# WHAT THE TASK ASKS:
Reproduce the listing from the line containing "Comparing the concrete" through its end, switching "man in black jacket" to "man in dark coat" and leaving everything else unchanged.

-------- ENTRIES --------

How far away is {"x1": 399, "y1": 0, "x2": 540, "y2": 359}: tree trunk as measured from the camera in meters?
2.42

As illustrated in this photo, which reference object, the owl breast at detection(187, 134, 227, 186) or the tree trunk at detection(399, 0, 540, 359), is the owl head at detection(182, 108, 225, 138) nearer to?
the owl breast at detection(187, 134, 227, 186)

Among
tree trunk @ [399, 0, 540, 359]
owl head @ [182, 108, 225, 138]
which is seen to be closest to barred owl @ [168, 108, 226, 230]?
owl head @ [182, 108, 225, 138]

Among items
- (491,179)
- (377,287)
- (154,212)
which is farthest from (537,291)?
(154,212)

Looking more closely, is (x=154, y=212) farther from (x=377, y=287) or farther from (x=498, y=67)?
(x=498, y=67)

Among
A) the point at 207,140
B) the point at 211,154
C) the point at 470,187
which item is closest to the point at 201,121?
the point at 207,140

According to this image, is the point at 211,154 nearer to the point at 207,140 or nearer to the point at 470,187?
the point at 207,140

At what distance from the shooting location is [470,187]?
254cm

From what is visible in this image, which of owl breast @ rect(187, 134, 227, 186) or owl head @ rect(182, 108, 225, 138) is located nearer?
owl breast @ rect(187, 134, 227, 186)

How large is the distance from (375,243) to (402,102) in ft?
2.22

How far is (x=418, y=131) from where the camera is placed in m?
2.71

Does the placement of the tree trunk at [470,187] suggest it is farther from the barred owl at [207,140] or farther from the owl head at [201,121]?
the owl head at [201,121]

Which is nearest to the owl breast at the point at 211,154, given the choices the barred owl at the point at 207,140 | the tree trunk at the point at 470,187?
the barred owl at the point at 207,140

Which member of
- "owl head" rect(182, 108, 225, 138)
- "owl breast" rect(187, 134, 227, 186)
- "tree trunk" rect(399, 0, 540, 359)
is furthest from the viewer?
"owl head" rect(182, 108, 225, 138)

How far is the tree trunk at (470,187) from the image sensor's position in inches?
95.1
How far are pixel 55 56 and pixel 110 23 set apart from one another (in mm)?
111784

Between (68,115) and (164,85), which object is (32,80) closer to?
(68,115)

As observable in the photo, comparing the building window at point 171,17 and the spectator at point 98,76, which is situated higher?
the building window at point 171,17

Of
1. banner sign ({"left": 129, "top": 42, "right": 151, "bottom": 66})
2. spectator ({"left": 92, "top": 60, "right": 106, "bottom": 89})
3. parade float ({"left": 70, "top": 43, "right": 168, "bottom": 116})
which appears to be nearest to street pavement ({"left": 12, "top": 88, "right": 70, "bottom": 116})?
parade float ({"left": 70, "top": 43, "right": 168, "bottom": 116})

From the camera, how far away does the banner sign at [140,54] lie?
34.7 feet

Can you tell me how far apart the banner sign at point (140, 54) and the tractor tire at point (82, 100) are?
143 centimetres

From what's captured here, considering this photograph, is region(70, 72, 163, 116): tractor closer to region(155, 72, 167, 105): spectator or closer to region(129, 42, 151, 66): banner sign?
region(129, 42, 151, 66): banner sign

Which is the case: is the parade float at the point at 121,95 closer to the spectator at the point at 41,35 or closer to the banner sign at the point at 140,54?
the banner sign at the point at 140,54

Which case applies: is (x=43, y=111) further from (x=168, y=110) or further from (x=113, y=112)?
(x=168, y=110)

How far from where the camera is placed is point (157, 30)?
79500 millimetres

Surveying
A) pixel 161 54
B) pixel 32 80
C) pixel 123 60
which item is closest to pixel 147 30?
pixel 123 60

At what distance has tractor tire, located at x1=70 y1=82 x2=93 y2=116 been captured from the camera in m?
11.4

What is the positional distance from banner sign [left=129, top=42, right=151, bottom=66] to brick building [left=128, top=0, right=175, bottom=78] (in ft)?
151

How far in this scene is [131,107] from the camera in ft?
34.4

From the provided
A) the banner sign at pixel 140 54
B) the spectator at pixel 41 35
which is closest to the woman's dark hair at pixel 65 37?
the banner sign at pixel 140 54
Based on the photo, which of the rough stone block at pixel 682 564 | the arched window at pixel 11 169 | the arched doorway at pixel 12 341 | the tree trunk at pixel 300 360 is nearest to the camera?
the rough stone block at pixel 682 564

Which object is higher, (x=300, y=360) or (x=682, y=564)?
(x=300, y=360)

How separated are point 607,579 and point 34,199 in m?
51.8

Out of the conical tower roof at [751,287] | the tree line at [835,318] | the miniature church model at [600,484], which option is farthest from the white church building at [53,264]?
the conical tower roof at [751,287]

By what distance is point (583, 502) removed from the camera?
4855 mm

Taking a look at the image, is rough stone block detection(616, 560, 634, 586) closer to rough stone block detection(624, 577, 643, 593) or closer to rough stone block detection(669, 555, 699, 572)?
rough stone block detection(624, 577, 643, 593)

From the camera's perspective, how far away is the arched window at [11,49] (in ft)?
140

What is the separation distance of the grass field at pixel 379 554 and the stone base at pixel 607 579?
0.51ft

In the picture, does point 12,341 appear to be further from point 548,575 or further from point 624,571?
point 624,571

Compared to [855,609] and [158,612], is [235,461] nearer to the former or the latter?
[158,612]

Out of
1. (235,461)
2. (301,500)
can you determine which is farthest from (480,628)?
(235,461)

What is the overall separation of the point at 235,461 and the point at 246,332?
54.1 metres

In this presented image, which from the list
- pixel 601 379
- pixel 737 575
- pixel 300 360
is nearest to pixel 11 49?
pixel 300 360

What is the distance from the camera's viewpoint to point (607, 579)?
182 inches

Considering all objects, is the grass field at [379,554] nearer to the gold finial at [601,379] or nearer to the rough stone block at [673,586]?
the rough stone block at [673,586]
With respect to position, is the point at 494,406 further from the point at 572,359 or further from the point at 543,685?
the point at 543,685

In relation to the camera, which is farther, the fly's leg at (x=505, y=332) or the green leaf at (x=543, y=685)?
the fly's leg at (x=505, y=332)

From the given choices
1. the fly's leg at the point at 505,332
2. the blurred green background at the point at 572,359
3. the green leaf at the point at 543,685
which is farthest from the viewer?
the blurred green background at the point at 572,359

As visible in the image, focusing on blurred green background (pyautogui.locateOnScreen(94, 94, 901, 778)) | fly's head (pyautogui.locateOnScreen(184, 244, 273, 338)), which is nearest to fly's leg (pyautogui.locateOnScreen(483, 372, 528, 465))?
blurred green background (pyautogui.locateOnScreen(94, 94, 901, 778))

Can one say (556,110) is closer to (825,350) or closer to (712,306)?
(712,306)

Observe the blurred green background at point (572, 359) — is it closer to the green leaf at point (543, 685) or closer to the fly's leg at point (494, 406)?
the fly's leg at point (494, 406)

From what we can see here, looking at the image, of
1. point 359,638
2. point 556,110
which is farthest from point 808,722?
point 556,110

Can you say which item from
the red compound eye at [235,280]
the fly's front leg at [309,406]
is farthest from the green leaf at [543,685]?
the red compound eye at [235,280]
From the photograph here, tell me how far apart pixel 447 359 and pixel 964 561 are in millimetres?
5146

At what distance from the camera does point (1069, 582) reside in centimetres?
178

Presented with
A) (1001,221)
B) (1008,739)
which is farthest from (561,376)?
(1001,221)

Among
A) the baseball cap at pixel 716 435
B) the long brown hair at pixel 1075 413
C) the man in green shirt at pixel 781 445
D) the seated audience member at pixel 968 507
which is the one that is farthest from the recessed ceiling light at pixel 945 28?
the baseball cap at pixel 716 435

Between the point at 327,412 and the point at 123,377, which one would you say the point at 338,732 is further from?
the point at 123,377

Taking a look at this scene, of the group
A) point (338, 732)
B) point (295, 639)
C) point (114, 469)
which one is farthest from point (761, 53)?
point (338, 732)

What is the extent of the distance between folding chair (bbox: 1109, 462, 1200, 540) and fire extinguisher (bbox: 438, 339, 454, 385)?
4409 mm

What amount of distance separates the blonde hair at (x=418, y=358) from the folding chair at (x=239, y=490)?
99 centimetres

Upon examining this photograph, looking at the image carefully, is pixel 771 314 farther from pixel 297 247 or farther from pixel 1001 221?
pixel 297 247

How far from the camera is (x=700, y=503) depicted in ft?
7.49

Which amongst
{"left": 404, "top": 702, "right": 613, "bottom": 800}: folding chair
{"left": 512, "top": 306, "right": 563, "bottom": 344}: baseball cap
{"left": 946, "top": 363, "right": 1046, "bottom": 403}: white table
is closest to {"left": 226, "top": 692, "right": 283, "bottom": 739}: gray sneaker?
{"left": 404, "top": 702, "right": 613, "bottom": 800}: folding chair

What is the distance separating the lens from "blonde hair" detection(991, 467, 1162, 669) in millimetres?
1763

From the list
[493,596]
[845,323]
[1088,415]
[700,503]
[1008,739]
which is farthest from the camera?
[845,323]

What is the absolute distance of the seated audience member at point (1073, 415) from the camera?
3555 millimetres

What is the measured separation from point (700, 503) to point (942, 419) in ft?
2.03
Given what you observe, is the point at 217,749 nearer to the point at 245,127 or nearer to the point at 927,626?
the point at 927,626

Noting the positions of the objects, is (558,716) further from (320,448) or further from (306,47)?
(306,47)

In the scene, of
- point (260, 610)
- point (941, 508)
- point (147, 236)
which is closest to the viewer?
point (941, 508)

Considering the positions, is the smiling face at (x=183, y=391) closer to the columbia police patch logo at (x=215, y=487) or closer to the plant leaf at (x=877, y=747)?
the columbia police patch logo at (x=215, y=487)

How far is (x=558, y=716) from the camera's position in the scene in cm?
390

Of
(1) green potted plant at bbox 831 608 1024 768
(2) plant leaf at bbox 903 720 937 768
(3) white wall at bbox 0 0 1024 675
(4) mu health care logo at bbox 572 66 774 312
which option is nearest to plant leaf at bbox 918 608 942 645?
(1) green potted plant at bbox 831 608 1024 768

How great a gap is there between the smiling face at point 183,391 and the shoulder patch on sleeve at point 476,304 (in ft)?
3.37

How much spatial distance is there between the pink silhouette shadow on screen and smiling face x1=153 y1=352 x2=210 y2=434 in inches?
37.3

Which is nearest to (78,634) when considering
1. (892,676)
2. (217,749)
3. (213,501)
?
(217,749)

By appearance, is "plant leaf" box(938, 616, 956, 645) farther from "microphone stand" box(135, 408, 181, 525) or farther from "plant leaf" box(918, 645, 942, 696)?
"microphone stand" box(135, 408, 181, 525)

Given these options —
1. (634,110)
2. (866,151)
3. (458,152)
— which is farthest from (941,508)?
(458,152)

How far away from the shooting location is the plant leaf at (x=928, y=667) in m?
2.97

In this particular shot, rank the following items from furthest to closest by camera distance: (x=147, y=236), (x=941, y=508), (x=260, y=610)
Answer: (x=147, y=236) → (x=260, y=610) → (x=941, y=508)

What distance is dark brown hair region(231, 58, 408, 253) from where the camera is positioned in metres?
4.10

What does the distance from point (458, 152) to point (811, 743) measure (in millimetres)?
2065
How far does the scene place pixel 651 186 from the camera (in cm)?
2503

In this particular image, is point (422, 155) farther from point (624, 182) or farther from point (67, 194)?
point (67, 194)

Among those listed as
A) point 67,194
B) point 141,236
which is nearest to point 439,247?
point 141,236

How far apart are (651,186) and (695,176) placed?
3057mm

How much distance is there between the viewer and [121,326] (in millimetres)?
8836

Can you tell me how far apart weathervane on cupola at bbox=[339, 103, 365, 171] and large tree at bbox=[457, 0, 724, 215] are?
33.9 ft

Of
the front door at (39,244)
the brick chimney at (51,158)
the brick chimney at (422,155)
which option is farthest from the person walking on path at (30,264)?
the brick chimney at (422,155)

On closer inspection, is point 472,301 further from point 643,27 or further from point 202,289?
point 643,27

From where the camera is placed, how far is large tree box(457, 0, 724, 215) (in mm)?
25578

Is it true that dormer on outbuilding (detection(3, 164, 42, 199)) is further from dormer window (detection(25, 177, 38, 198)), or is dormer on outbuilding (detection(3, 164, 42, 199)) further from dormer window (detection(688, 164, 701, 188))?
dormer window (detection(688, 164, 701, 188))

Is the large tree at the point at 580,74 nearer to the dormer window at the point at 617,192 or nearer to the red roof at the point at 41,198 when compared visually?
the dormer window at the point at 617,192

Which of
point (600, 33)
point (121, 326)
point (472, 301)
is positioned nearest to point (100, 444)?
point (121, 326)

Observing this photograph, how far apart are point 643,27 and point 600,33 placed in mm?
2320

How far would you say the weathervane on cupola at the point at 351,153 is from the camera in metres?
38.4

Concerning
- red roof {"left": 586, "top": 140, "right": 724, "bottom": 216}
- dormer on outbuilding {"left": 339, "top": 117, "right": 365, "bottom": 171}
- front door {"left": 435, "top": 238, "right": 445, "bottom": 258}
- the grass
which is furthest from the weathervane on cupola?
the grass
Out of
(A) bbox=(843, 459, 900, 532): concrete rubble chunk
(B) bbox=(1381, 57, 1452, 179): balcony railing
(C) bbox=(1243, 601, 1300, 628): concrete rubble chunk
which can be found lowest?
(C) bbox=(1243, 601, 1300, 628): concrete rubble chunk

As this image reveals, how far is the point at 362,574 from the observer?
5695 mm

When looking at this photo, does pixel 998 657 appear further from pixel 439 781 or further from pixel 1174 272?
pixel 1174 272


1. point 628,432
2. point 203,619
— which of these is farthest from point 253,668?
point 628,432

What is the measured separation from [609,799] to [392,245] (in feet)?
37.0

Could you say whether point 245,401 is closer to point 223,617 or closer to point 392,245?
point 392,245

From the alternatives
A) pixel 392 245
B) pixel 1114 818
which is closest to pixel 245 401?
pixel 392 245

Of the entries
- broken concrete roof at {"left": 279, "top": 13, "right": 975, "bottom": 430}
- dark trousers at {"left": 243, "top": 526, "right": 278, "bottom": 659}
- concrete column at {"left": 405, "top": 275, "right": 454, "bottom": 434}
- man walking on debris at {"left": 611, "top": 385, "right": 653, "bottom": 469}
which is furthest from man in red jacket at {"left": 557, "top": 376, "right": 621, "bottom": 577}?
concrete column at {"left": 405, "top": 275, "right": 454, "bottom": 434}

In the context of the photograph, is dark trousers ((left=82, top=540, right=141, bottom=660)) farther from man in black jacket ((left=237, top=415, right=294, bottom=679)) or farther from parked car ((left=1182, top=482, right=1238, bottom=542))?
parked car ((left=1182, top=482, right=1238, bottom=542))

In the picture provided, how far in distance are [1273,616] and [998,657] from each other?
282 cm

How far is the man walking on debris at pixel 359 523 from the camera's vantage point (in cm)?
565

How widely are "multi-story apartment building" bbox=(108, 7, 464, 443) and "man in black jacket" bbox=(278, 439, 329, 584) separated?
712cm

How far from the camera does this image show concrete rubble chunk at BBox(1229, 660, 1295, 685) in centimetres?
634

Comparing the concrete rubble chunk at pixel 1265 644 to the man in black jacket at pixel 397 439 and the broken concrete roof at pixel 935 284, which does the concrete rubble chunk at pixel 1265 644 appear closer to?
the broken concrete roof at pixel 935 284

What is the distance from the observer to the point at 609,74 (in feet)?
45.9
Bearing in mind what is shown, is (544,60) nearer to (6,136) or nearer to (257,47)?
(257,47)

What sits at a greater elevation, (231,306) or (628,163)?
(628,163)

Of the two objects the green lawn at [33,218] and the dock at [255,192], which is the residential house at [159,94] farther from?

--------

# RESPONSE FOR THIS EXERCISE:
Comparing the concrete rubble chunk at pixel 1265 644 to the man in dark coat at pixel 397 439 and the broken concrete roof at pixel 935 284, which does the concrete rubble chunk at pixel 1265 644 appear closer to?
the broken concrete roof at pixel 935 284

What is the distance from the observer to the point at 609,74 (in feet)?
45.9
Bearing in mind what is shown, is (544,60) nearer to (6,136) or nearer to (257,47)?
(257,47)

What sits at a greater elevation, (231,306) or (628,163)?
(628,163)

Of the two objects the green lawn at [33,218] and the dock at [255,192], which is the residential house at [159,94] farther from?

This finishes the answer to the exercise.